Fifty cirrhotic patients with portal hypertension but without colonic or systemic disease underwent lower gastrointestinal endoscopy in order to investigate the effects, if any, of portal hypertension on the colon. Fifty patients without liver or systemic disease, examined by colonoscopy because of irritable bowel syndrome in the same period served as controls. Rectosigmoid varices were observed in 34% of the cirrhotic patients and 2% of the controls. Hemorrhoids were observed in 70% of the cirrhotic patients and 48% of the controls. Multiple vascular-appearing lesions were found in 16% of the cirrhotic patients and 6% of the controls. Nonspecific inflammatory changes were noted in 10% of the cirrhotic patients and 4% of the controls. Simultaneous presence, in the same patient, of rectosigmoid varices, hemorrhoids, multiple vascular-appearing lesions, and nonspecific inflammatory changes, was observed in only five (10%) of the cirrhotic patients. We found polyps in 12% of the cirrhotic patients and 14% of the controls, and a malignant tumor in 4% of the cirrhotic patients.
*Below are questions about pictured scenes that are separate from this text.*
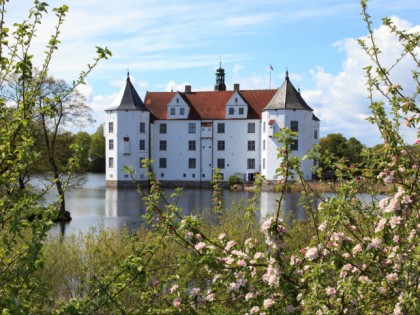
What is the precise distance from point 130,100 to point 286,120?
12.3 m

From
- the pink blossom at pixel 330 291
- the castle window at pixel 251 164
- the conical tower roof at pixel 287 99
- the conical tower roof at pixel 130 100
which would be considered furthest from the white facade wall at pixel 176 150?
the pink blossom at pixel 330 291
The patients with normal colonoscopic findings were 8% of the cirrhotic patients and 36% of the controls.
All patients and controls were followed up for 1 year; there was no gastrointestinal hemorrhage among controls, whereas 34% of the cirrhotic patients had an upper gastrointestinal hemorrhage (88% from esophageal varices, 12% from the stomach) and 4% had a lower gastrointestinal hemorrhage (one from rectosigmoid varices and one from nonspecific inflammatory lesions).
Colonic lesions were significantly more frequent in the cirrhotic patients (92%) than in the control group (64%); however, such lesions did not seem specific to the disease and were not statistically correlated with the degree of esophageal varices by Child's grading, the etiology of cirrhosis, or the bleeding risk from the lower gastrointestinal tract.